When DACA was implemented in 2012, Luis was one of the first people eligible to apply. He started working as a dishwasher and worked his way up to becoming a line cook. Today, he is a sous-chef in one of Chicago’s best restaurants. A work permit has allowed him to pursue this career, but the threat of it being taken away leaves his future uncertain. Not only is speaking of legal status anxiety-inducing to applicants, but it is an insult to threaten them with taking it away. In order to receive DACA in the first place, applicants have to fill out a lengthy application, pass a background check, and pay a fee of $495 every two years (an amount that may increase to $765). The possible termination of DACA threatens the livelihood of recipients and in Luis’s case, threatens his career and puts his family in financial risk.

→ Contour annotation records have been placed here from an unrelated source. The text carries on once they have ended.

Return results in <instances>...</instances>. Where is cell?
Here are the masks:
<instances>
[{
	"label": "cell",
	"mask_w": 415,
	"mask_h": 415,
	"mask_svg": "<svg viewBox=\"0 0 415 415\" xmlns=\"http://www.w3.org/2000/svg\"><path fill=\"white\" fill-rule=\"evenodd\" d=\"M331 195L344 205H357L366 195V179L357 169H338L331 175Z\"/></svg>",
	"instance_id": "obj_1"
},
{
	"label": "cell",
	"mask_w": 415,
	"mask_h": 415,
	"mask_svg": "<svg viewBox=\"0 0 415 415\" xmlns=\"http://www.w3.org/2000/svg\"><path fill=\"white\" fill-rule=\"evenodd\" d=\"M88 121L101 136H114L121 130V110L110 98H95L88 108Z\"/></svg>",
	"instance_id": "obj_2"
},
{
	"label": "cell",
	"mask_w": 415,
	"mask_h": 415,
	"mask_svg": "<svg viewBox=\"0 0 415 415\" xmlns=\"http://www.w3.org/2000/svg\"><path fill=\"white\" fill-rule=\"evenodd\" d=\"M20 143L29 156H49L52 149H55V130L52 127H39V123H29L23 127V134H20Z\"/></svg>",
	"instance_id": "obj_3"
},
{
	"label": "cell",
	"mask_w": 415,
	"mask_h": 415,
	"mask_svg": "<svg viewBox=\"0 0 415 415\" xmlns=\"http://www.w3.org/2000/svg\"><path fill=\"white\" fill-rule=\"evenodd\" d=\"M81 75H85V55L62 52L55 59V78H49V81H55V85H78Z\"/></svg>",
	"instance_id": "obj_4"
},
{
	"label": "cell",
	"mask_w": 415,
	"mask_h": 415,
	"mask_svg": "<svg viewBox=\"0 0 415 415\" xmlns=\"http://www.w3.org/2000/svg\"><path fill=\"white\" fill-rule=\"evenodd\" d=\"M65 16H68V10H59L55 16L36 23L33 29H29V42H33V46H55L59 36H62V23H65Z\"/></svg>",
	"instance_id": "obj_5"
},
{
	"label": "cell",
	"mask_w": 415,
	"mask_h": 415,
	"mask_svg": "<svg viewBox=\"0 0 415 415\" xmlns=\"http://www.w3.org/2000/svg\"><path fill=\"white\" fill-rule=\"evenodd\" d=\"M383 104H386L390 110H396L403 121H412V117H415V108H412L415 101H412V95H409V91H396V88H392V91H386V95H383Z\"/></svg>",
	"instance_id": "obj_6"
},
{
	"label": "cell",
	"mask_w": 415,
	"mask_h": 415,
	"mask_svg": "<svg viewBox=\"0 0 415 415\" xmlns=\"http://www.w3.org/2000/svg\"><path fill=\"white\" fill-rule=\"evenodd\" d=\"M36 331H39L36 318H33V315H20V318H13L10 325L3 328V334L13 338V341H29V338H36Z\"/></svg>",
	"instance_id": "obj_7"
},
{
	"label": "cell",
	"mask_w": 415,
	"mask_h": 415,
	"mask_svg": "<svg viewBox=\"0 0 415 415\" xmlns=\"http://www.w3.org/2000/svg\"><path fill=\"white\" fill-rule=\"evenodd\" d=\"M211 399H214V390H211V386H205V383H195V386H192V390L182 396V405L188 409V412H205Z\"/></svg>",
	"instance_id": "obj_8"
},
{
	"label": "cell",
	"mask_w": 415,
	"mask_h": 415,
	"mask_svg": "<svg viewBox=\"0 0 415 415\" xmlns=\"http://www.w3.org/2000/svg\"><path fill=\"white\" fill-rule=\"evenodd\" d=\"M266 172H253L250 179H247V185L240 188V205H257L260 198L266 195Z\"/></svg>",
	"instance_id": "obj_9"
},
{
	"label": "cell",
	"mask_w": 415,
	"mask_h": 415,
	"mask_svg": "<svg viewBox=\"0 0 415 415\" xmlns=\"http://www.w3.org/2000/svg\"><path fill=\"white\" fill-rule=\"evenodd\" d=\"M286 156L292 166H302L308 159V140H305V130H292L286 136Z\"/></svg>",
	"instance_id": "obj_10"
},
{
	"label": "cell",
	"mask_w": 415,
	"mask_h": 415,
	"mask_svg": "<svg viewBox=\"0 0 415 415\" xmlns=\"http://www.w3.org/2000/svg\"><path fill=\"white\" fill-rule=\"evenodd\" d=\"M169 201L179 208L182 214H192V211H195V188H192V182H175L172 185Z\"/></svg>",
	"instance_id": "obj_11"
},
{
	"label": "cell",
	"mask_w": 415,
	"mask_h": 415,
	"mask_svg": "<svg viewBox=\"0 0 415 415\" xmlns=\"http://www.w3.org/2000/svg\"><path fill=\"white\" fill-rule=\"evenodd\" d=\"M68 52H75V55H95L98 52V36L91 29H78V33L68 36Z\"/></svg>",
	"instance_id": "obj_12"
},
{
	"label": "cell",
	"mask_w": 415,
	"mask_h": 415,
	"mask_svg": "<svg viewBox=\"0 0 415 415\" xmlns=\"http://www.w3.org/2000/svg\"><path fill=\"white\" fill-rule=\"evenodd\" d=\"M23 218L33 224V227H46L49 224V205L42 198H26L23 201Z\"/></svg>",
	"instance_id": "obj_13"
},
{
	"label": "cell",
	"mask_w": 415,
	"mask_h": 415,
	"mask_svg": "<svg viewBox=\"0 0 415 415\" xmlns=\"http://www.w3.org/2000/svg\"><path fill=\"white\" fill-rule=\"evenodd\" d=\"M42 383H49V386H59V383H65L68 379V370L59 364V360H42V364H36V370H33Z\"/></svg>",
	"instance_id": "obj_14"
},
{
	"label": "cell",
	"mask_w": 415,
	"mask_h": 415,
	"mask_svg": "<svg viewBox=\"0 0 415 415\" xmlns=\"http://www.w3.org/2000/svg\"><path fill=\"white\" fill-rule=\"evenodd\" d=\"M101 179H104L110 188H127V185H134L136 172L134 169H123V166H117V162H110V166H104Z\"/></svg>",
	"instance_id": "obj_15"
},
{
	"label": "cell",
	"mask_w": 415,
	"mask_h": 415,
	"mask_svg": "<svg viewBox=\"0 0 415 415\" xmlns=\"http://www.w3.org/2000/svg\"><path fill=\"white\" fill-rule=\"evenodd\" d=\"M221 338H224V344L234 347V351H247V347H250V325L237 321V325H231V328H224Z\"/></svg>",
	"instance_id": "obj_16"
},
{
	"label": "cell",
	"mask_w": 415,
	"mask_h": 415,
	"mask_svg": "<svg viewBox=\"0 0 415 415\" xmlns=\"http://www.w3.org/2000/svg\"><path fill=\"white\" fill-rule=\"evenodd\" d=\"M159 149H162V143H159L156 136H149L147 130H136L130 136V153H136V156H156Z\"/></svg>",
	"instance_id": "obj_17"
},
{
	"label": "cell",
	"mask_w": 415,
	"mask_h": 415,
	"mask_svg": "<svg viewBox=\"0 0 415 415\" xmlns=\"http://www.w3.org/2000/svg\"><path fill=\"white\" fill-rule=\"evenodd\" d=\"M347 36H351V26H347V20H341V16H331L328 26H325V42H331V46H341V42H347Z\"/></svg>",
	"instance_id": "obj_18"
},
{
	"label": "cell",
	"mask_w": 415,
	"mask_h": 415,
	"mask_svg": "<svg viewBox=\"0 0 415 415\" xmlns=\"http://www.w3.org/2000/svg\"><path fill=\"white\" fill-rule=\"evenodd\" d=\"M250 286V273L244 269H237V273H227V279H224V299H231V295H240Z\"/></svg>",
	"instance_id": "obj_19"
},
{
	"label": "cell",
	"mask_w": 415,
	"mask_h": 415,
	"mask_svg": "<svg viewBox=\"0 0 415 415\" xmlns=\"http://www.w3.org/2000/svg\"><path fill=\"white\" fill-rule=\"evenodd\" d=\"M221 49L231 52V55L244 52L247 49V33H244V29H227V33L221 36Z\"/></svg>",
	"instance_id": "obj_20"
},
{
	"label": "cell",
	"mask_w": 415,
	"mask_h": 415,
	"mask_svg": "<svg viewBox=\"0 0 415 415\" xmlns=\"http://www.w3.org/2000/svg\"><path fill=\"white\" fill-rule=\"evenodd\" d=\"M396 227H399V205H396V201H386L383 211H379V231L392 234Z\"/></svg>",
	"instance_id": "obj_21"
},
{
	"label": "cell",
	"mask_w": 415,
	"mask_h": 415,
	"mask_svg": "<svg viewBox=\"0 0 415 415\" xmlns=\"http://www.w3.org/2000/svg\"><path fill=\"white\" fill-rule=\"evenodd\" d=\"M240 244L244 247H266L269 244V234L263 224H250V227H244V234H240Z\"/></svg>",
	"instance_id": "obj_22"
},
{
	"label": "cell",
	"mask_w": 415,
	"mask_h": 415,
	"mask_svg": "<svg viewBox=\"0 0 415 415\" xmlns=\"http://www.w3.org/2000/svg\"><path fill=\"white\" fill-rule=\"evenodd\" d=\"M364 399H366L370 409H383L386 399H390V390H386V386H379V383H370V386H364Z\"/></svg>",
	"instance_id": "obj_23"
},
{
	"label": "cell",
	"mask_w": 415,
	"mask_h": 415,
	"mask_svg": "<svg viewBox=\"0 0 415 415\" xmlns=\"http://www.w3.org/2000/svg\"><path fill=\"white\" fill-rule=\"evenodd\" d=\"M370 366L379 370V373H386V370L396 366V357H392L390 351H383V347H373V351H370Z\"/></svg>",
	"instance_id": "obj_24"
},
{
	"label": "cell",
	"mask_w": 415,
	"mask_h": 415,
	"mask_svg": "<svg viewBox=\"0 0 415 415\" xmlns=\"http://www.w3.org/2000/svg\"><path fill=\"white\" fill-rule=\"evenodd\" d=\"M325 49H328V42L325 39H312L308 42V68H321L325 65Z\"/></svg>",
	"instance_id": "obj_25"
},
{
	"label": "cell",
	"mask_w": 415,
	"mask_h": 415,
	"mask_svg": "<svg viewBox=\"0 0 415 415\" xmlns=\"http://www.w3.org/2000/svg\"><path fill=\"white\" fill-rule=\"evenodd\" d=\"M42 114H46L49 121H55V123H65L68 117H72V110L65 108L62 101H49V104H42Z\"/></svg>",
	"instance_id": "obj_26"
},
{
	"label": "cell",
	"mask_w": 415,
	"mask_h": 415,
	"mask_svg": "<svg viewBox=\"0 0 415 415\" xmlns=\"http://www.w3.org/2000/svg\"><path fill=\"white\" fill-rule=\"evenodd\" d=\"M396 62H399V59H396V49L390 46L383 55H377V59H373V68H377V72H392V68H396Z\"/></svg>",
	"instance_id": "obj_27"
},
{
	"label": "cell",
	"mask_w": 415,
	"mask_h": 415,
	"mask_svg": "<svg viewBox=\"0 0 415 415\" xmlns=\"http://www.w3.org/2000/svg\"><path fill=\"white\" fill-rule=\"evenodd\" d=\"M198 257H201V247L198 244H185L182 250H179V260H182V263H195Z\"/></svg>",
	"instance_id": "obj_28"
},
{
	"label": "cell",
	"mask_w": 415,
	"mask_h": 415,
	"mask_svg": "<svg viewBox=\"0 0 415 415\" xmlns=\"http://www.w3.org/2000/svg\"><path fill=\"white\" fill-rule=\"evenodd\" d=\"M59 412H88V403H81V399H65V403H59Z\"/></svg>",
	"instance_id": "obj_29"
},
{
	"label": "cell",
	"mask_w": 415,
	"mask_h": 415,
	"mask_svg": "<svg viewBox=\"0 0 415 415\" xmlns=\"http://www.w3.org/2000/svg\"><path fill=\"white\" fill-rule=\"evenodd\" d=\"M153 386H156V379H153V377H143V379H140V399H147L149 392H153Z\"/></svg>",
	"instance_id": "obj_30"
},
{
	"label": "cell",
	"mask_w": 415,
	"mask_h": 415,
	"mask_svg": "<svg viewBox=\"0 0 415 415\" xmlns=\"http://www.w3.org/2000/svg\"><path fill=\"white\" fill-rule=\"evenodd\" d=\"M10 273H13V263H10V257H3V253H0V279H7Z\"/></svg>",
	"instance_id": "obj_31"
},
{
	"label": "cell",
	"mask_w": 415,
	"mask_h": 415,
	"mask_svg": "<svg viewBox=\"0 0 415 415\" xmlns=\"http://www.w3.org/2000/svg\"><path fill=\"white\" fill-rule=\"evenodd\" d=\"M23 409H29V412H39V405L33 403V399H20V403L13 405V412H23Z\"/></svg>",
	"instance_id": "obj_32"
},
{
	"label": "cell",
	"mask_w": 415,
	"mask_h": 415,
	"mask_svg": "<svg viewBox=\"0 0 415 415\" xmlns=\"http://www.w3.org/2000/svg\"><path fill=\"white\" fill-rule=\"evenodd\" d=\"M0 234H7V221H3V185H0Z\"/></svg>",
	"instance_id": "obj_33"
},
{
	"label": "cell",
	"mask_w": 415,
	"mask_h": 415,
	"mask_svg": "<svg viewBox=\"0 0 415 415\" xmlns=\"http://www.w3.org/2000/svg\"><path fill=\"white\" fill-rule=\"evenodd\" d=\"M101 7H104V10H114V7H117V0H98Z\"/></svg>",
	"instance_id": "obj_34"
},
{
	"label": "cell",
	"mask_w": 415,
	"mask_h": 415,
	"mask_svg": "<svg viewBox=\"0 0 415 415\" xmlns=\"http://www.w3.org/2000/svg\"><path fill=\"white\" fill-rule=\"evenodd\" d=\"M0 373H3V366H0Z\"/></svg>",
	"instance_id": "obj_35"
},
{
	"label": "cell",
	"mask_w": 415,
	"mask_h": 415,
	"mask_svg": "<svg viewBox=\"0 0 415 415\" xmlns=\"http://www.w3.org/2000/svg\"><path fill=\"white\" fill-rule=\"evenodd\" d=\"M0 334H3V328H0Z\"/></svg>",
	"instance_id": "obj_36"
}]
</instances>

Prior to DACA, finding a job with a stable income was not accessible to undocumented immigrants. For many, it still isn’t. Armando, however, was hired as a UPS driver and has since been able to maintain a job with great pay and benefits. Aside from access to financial security, DACA was able to create a sense of belonging for him. Growing up undocumented meant fearing his parents might be taken away in a police encounter. Meanwhile, classmates shouted “¡La migra! ¡La migra!” as a joke at school. As a teenager, he was denied the opportunity even to think beyond high school. Many high school counselors back then, and today, are ill-equipped to handle the unique needs of undocumented students. Things like study abroad, filling out FAFSA, and applying to scholarships were out of the question for students like Armando. Instead of seeking more resources for undocumented students, many counselors and teachers were quick to give up.

While the education system has improved on being more attentive to the needs of undocumented students, there is still a lot of work to be done. Karen, a recent college transfer student, spoke of feeling disheartened because of her status. After years of studying, working, and training, Karen was finally able to secure a scholarship to attend a four-year university. Karen was able to find support at her community college but finding scholarships for undocumented immigrants and many students is still a difficult task. Now at her new college, she worries if her degree will even be worth anything after graduation. Without a work permit, a college degree will not be enough for her to become an occupational therapist for children with disabilities.

After speaking to all three recipients, they all had the same question: Why is the government doing this? It is cruel to give hope to more than 700,000 people only to later threaten them with losing everything. DACA recipients are worthy of a pathway to citizenship not because of their economic contribution but because of their humanity. They are our neighbors and part of our communities. It is also important to remember that they are only a micro group in the population of immigrants. Parents of DACA recipients, youth ineligible for DACA, and undocumented immigrants of all backgrounds are all worthy of living fearlessly.

In choosing to not pass a comprehensive immigration reform, politicians have shown that they do not care that the lives of millions remain uncertain. The Trump administration has used undocumented youth as a bargaining chip, but they are not the first administration to keep undocumented immigrants waiting for a stable future. Immigration reform is long overdue and until something permanent happens, individuals like Luis, Armando, and Karen will continue to live by deadlines and uncertainty.